* _TASKS TO CARRY OUT_
(a) Transcribe part of the "The Pain Box" post below, starting at the words "The Pain Box" and ending after "most difficult time.".
(b) Pick up the "The Pain Box" post below and carry it on from its last sentence.

___ EXERCISE TEXT ___

The Pain Box

I love the intensity of the color in these begonias, though it’s hard to capture. An ongoing effort to replicate what my eyes see.

In photography class, though, I learned that we can never make photographs that come close to what our eyes see, because our eyes are so much more sensitive and sophisticated. I suppose I knew that, but it’s important to keep in mind.

I was talking with a writer-friend yesterday about writers groups and people who’ve come and gone in our lives. She mentioned a gal who’d been in her group and had quit writing when she was “thisclose” to getting an agent.

I said I think that’s the most difficult time.

It reminds me of a scene in Dune, Frank Herbert’s classic science fiction novel. It’s been a while since I read it, so forgive me if I get the details wrong. As a test, the young hero has to place his hand inside of a box. He’s told he’ll experience excruciating pain in his hand, but if he can withstand the pain and keep his hand in the box, he’ll receive a reward he’s seeking (I forget what). If however, he tries to pull his hand out, a blade will slice his hand off at the wrist.

___ EXCERPTED DATA ___

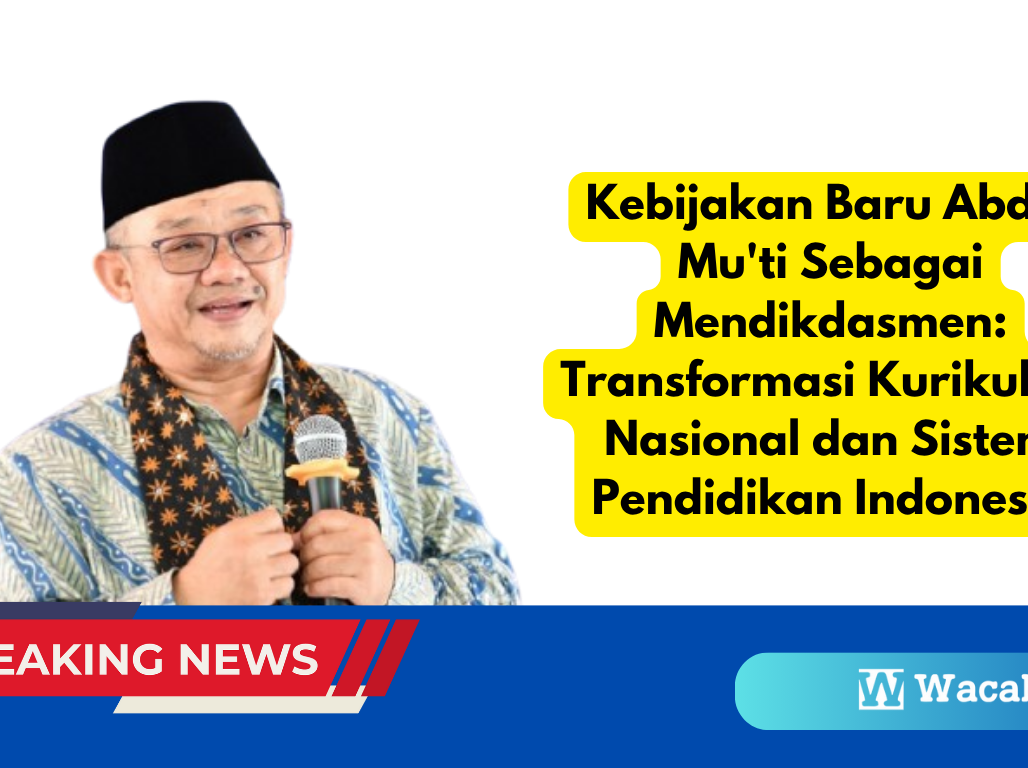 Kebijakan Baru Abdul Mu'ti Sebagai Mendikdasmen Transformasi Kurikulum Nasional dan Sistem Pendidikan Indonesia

___
___ EXCERPTED DATA ___

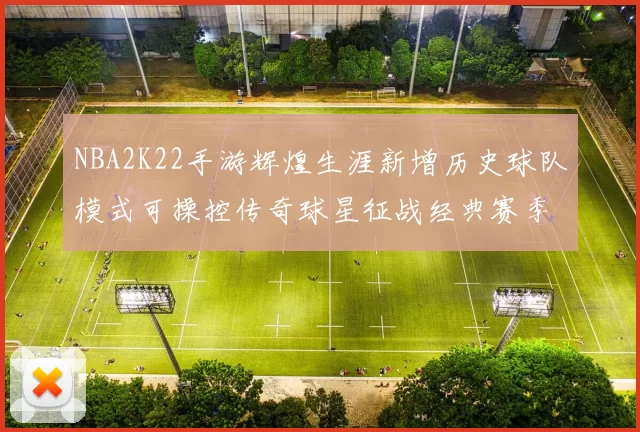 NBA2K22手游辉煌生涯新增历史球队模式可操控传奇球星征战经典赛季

___
___ EXCERPTED DATA ___

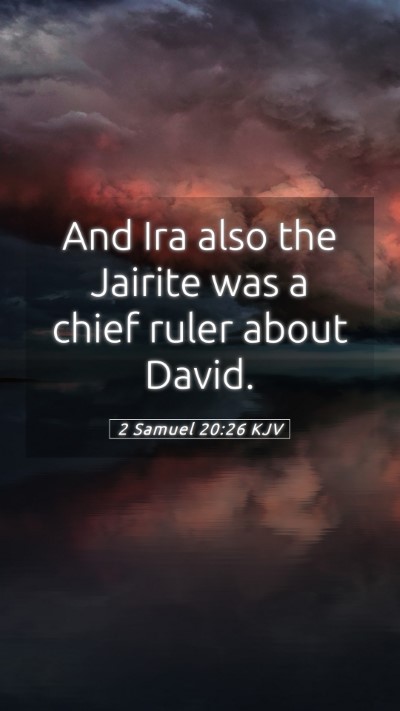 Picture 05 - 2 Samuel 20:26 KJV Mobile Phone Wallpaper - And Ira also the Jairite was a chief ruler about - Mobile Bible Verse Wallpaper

___

* _ANSWERS BY ITEM NUMBER_
(a)
The Pain Box

I love the intensity of the color in these begonias, though it’s hard to capture. An ongoing effort to replicate what my eyes see.

In photography class, though, I learned that we can never make photographs that come close to what our eyes see, because our eyes are so much more sensitive and sophisticated. I suppose I knew that, but it’s important to keep in mind.

I was talking with a writer-friend yesterday about writers groups and people who’ve come and gone in our lives. She mentioned a gal who’d been in her group and had quit writing when she was “thisclose” to getting an agent.

I said I think that’s the most difficult time.

(b)
Most people can’t take the pain and give in to the desire to pull their hand out, losing it forever. Our hero, naturally, overcomes the fear that his hand is being destroyed as it feels, and emerges victorious.

It’s one of those scenes that makes the reader feel good about ourselves. We like to think we’d be like the hero. We would know that our hand is okay and why would you give in and yank it out, if the certainty is losing your hand? And yet, deep down, we all know how really hard it is to persevere when fear and pain become overwhelming.

This is why the “thisclose” is so difficult.

The proximity of great reward somehow makes the pain of rejections and setbacks just that much worse. It’s really difficult to stay there, with your hand in the box. At some point, losing the hand altogether, so you don’t have to wait and suffer a moment more starts to look really attractive.

That’s why people quit a lot of things. And yes, giving up on a dream is a lot like losing a hand. Oh, you’ll live, but you’ll be missing a vital piece of yourself. Something you could have used to do something special.

To all of us with our hands still in the box? Cheers and steady-on.

14 Replies to “The Pain Box”

  1. Thanks for this today, Jeffe. I got a rejection today from agent that said very kind things about my writing but it still hurts. But not as bad as losing the hand! I'm still in. Jillian

  2. The Gom Jabbar. The test to see whether your humanity has overcome your animal nature. Yeah. It's easy to see 'thisclose' looking back. Impossible to see looking forward. And that's the soul-crushing part of it, fearing that you're not good enough, that you'll never be good enough. And what people forget is that while they might not be good enough *right now*, if they can and will learn – good enough shows up.

  3. Steady on, Chudney!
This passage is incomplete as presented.